The manufacturer of this random number generator is, of course, as the entropy of the device bitwise entropy, ie 1, specify. Similarly, choose the one possible basis, in which the entropy is minimal ( here bytes), so take your best compress the data a programmer of a compression program.

This example is not very realistic, as are used only two of 256 possible values ​​, but when the other bytes are output with a small probability of, for example 1/123456789, so this changes nothing to the bitwise entropy and the byte-wise is barely larger; it remains at 1/2. Only with the approach of the byte probabilities at 1/256 the byte-wise entropy reaches the value 1, but then it can be even correlations of bytes, so the consequence of 0xAAAA be much more common than the result 0x5555. This is the main reason why there are many different random number tests.

This ambiguity is not possible for the entropy, since there is summed up not only probabilities, but on ergodic probabilities of states, state transition probabilities and conditional probabilities. It is calculated with the theory of Markov chain. However, the computational cost of this is high for real random number generators.

Data compression and entropy

The entropy coding is a compression algorithm to compress data without loss.

In this context, the cross-entropy and the Kullback -Leibler divergence play a role as a measure of the triggered by poor encoding wastes of bits.

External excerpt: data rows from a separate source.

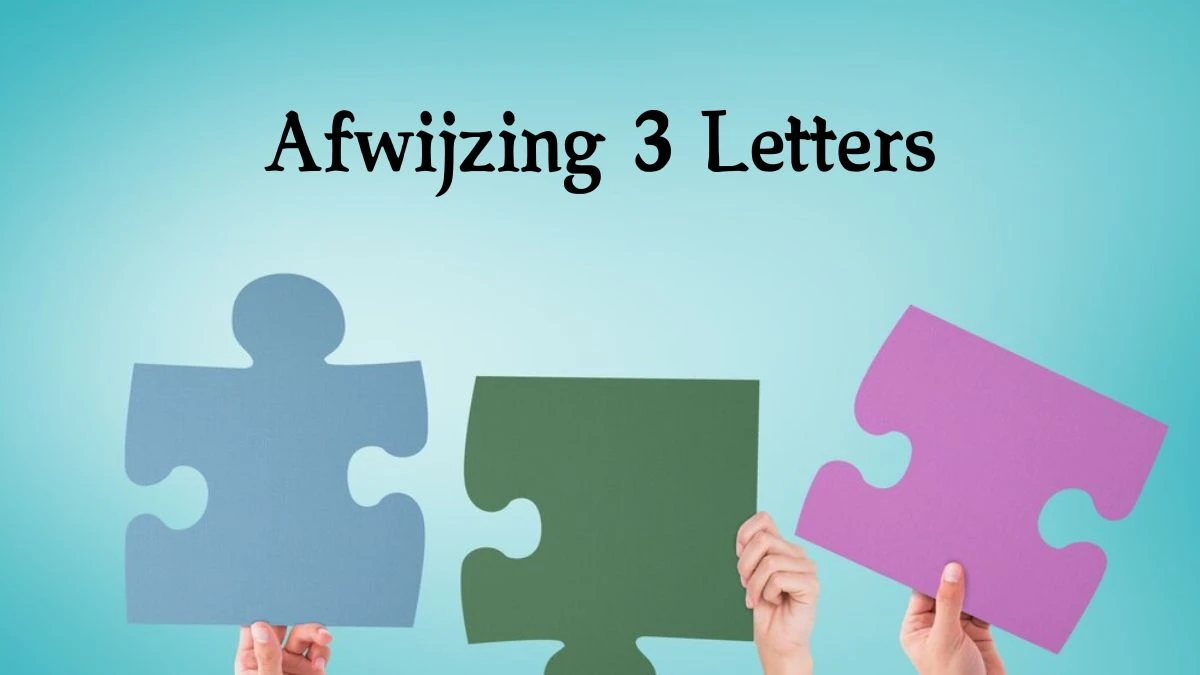 Afwijzing 3 Letters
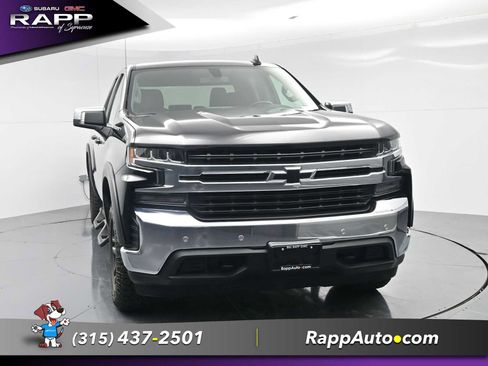 Used 2019 Chevrolet Silverado 1500 LT w/ All-Star Edition AWD/4WD image 2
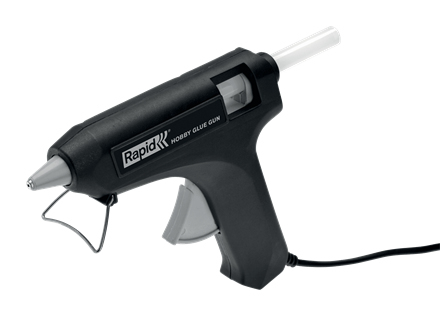Rapid 24928000 Heißklebepistole/-stift Schwarz, Grau 72 W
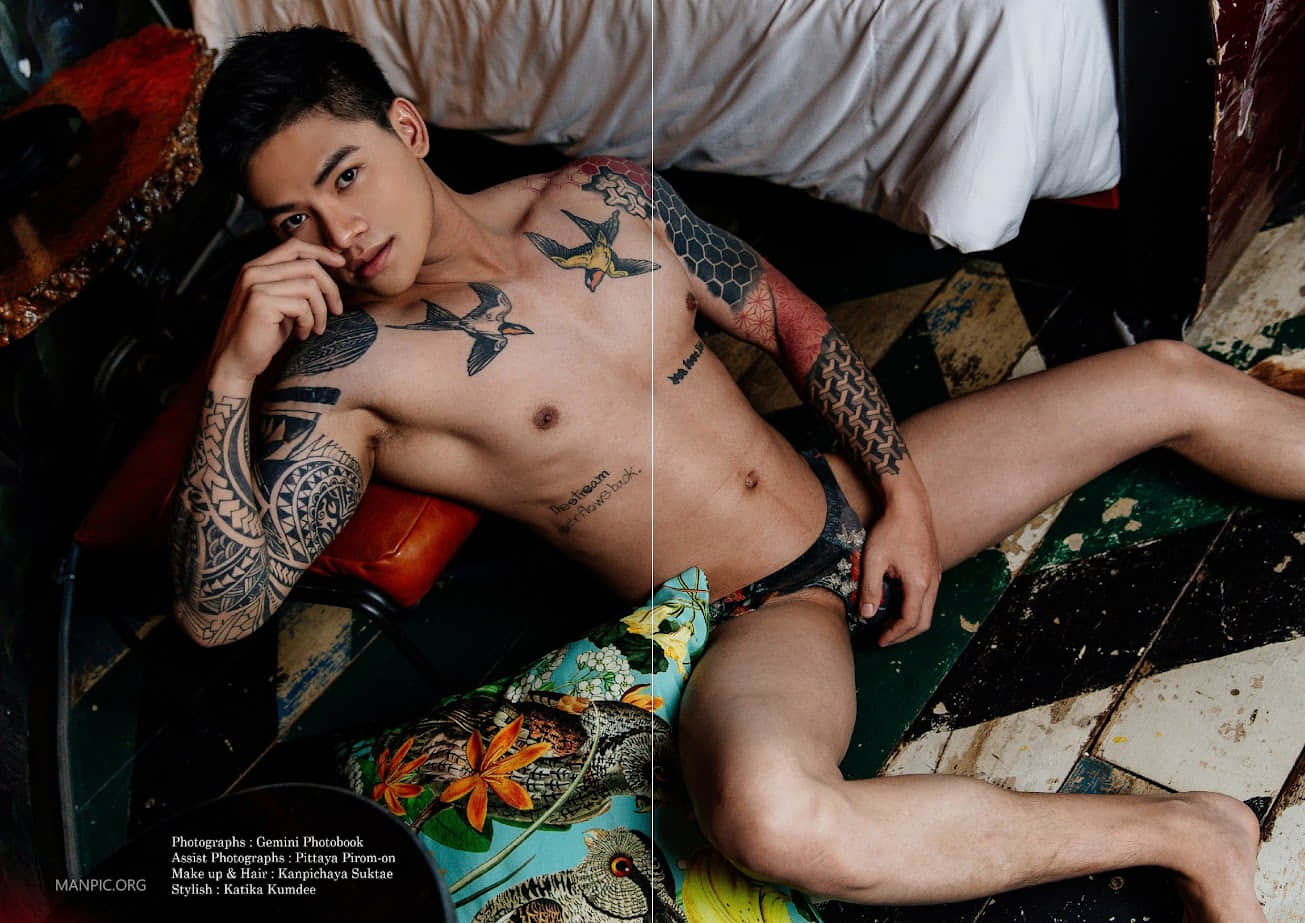 Gemini New Gen Issue 8.2 – JAR LUNGMOONG KAMKEAW-NICEGAY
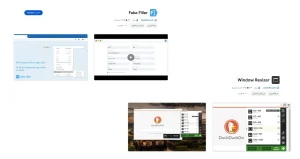 آشنایی با افزونه Fake Filler و Window Resizer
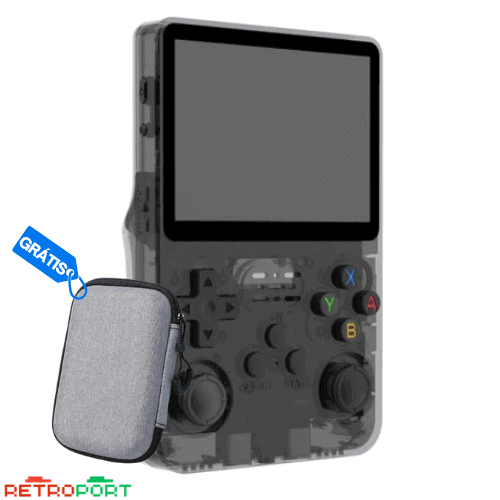 RetroPort® - Vídeo Game Portátil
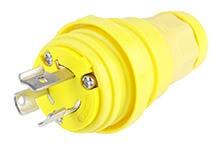 WOODH 24W49 1301460088 PLUG TL 15A 250V 2P3W W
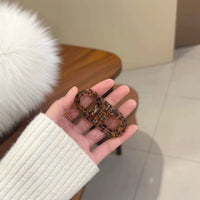 Leopard print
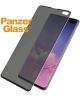 PanzerGlass Galaxy S10 Plus Privacy Glass Screenprotector Zwart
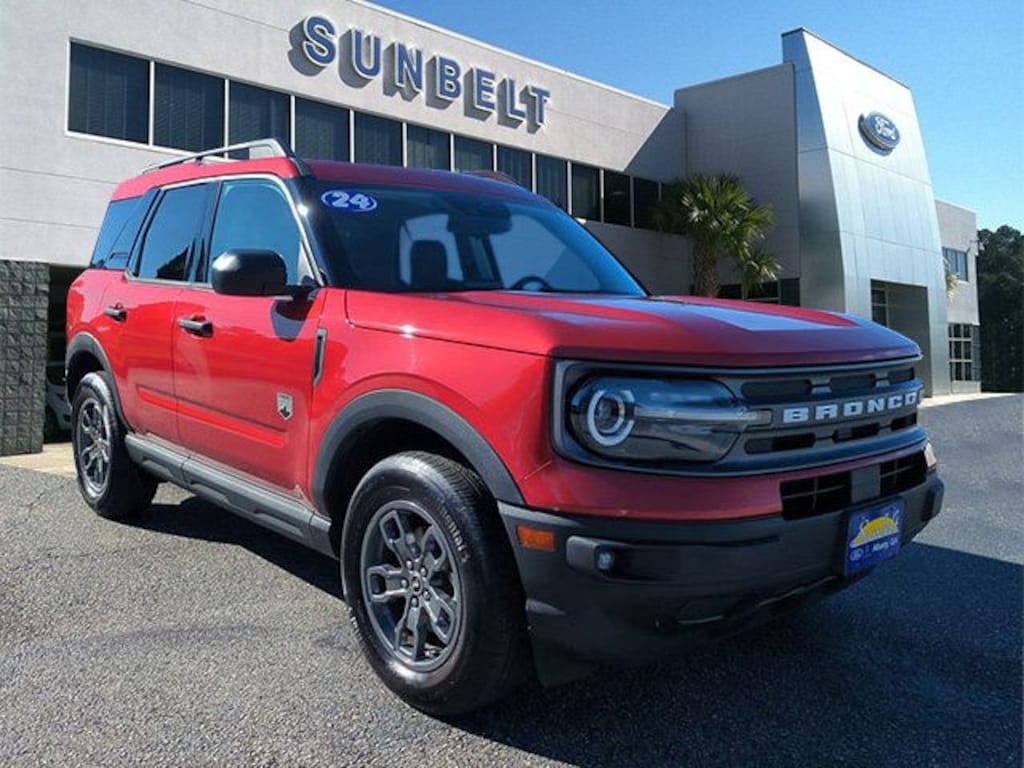 Used 2024 Ford Bronco Sport Big Bend SUV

  • If the string is ABBCAADA (see also entropy ).
  • The letters probability:; ;
  • Maximum Entropy ():
  • The Maximum Entropy can be calculated as well with the formula of maximum entropy:

Alternative means of quantifying information

Another approach, to measure the information content of a message is represented by the Kolmogorov complexity, wherein the shortest possible the algorithm indicates the complexity of the message for presentation of a given character string. Similarly, the logical depth is defined, but refers to the time complexity of an algorithm for generating the data. Gregory Chaitin has also gone beyond the Shannon's definition of entropy of information (see Algorithmic Information Theory ).

Similarity to the entropy in physics

In physics (see thermodynamics, specifically entropy ( thermodynamics) ) plays an equivalently named size a significant role. The similarities are in fact more than formal: the physical entropy differs from the Shannon information entropy only by an additional normalization factor, is Boltzmann's constant, and by the replacement of the logarithm used in the base ( the dual logarithm is replaced by the natural logarithm ). Thus, physical and mathematical entropy entropy differ by the positive conversion factor, provided with its physical unit. The connection was made ​​by a Maxwell's demon thought experiment called.